**Cuplikan Teks**
_ _ _ _
Abu ‘Ubaidah Ibnul Jarrah
Siapakah kiranya orang yang dipegang oleh Rasulullah saw dengan tangan kanannya
sambil bersabda, “Sesungguhnya setiap ummat mempunyai orang kepercayaan,
dan sesungguhnya kepercayaan ummat ini adalah Abu ‘Ubaidah Ibnul Jarrah.”
Siapakah orang yang dikirim oleh
Nabi ke medan tempur Dzatus Salasil sebagai bantuan bagi Amar bin ‘Ash, dan
diangkatnya sebagai panglima dari suatu pasukan yang di dalamnya terdapat Abu
Bakar dan Umar.
Siapakah sahabat yang mula
pertama disebut sebagai amirul umara atau panglima besar ini.
Dan siapakah orang yang tinggi
perawakannya tetapi kurus tubuhnya, tipis jenggotnya, berwibawa wajahnya, dan
ompong karena patah dua gigi mukanya.
Yah, siapakah kiranya orang kuat
lagi terpercaya, sehingga Umar bin Khattab ketika hendak menghembuskan nafasnya
yang terakhir pernah berkata mengenai pribadinya, “Seandainya Abu
‘Ubadah ibnul Jarrah masih hidup, tentulah ia di antara orang-orang yang akan
saya angkat sebagai penggantiku. Dan jika Tuhanku menanyakan hal itu tentulah,
“Saya angkat kepercayaan Allah dan kepercayaan Rasul-Nya.”
_ _ _ _
**Tugas Anda**
(a) Apakah setiap pernyataan ini sesuai dengan teks tentang Abu ‘Ubaidah Ibnul Jarrah? Jawab ya atau tidak, lalu kutip kata-kata teks yang menentukannya. (i) Nabi mengirim Abu ‘Ubaidah ke Dzatus Salasil untuk membantu Amar bin ‘Ash. (ii) Abu ‘Ubaidah bertubuh pendek dan gemuk. (iii) Abu Bakar dan Umar termasuk dalam pasukan yang ia pimpin.
(b) Terjemahkan kalimat dari teks tentang Abu ‘Ubaidah Ibnul Jarrah ini ke dalam bahasa Inggris: "Siapakah sahabat yang mula pertama disebut sebagai amirul umara atau panglima besar ini."
(c) Lanjutkan teks tentang Abu ‘Ubaidah Ibnul Jarrah setelah kalimat terakhirnya.
Daftar berikut tidak diperlukan untuk tugas mana pun.

**Cuplikan Data**
_ _ _ _
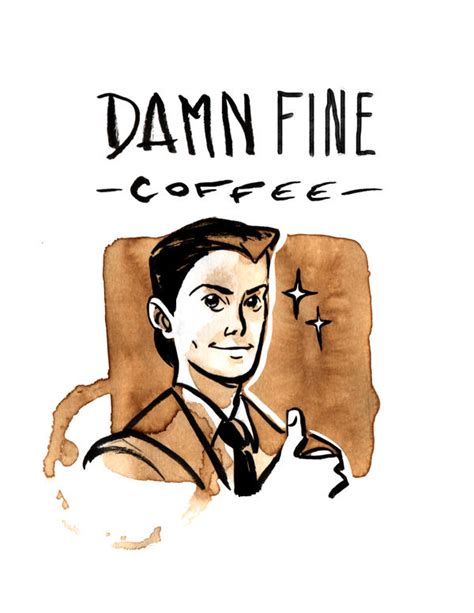 Twin Peaks | Damn Fine Coffee by ADRAWER4EVER on DeviantArt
_ _ _ _
**Hasil Tugas**
(a)
(i) Ya: "Siapakah orang yang dikirim oleh Nabi ke medan tempur Dzatus Salasil sebagai bantuan bagi Amar bin ‘Ash"
(ii) Tidak: "tinggi perawakannya tetapi kurus tubuhnya"
(iii) Ya: "diangkatnya sebagai panglima dari suatu pasukan yang di dalamnya terdapat Abu Bakar dan Umar"

(b) Who is this companion, the first to be called amirul umara, or commander-in-chief?

(c)
Ia adalah Abu ‘Ubaidah, Amir bin
Abdillah ibnul Jarrah. Ia masuk Islam melalui Abu Bakar Shiddiq di awal mula
kerasulan, yakni sebelum Rasulullah saw mengambil rumah Arqam sebagai tempat
da’wah. Ia ikut hijrah ke Habsy pada kali kedua. Ia kembali pulang agar dapat
mendampingi Rasulullah di perang Badar, perang Uhud, dan
pertempuran-pertempuran lainnya. Lalu sepeninggal Rasulullah, dilanjutkannya
gaya hidupnya sebagai seorang kuat yang dipercaya mendampingi Abu Bakar dan
kemudian Umar dalam pemerintahan masing-masing dengan mengesampingkan dunia
kemewahan dalam menghadapi tanggung jawab keagamaan, baik dalam zuhud dan
ketaqwaan, amanah dan keteguhan.
Ketika Abu ‘Ubaidah bai’at atau
sumpah setia kepada Rasulullah saw akan membangkitkan hidupnya di jalan Allah,
ia menyadari sepenuhnya makna kata-kata yang tiga ini: berjuan dijalan Allah,
dan telah memiliki persiapan sempurna untuk menyerahkan kepadanya apa saja yang
diperlukan berupa darma bakti dan pengurbanan.
Semenjak ia mengulurkan tangannya
untuk bai’at kepada Rasulullah, ia tidak memperhatikan kepentingan pribadi dan
masa depannya. Seluruh kehidupannya dihabiskan dalam mengemban amanat yang
dititipkan Allah kepadanya dan dibaktikan pada jalan-Nya demi mencapai
keridhaan-Nya. Tiada suatu pun yang dikejar untuk kepentingan dirinya pribadi,
dan tiada satu keinginan atau kebencian pun yang dapat menyelewengkannya dari
jalan Allah itu.
Maka tat kala Abu ‘Ubaidah telah
menepati janji yang dilakukan oleh para sahabat lainnya, dilihat pula oleh
Rasulullah sikap jiwa dan tata cara kehidupannya yang menyebabkannya layak
untuk menerima gelar mulia yang diserahkan serta dihadiahkan Rauslullah
kepadanya, dengan sabdanya:
“Orang kepercayaan ummat
ini, Abu ‘Ubaidah ibnul Jarrah.”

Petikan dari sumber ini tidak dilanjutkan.